Enter the Jazz Age glamour of F. Scott and Zelda Fitzgerald and their daughter, Scottie. An Apprehension of Splendor is a rich pictorial biography that illuminates the lives of this brilliant literary family in 344 rare photographs, 180 of which have never been published.

The Fitzgeralds are chiefly known from a small number of iconic, posed images, but the dashing couple and their daughter amassed hundreds of candid snapshots now housed in archives and university library collections throughout North America. These rare photos reveal the full, vivid lives behind the icons—a Buffalo boy cradling a velvety puppy, a jaunty southern gamine in the shade of a loblolly pine laughing at a secret, the stoic gloom of an enlistee in a scratchy woolen uniform, a plot taking shape in the mind of a fledgling writer with bed-tousled hair, an amorous young couple struggling to light a cigarette in the chiaroscuro of a Riviera beach, an unhappy baby tugged through the snow in a laundry basket lashed to a sled, and a myriad of other images that will rekindle fascination with the Fitzgeralds and their time.

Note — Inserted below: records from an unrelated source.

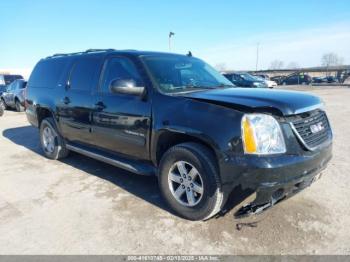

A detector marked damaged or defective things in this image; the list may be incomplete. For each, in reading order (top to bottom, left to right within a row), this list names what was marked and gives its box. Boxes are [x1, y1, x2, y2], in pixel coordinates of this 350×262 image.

cracked headlight assembly [242, 113, 286, 155]
damaged front bumper [221, 142, 330, 218]
broken bumper cover [223, 143, 332, 217]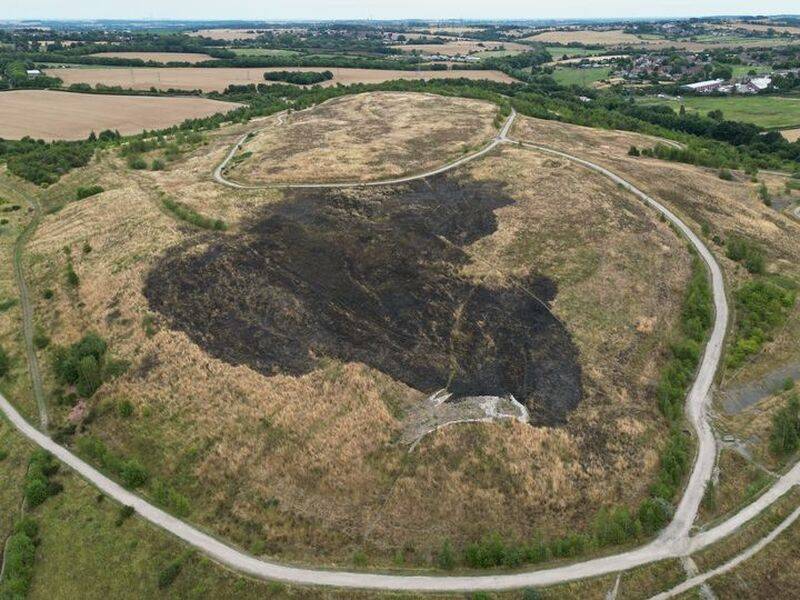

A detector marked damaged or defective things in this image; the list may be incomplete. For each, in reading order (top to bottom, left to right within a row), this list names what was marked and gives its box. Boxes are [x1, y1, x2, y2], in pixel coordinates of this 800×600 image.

fire damage [144, 176, 580, 424]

With unparalleled access to the family’s personal papers and photographs, Shawn Sudia-Skehan, former director of acquisitions at the Scott and Zelda Fitzgerald Museum, handpicked and annotated this collection of images that brings readers closer to the Fitzgeralds than any other work. Readers of Tender Is the Night, The Beautiful and Damned, and many other works by F. Scott and Zelda will recognize some of the places and experiences that inspired their unforgettable fictions.

A captivating portrait of Jazz Age celebrity, young passion, and artistic ambition, An Apprehension of Splendor returns the perfume to the luminous flower of the Fitzgeralds.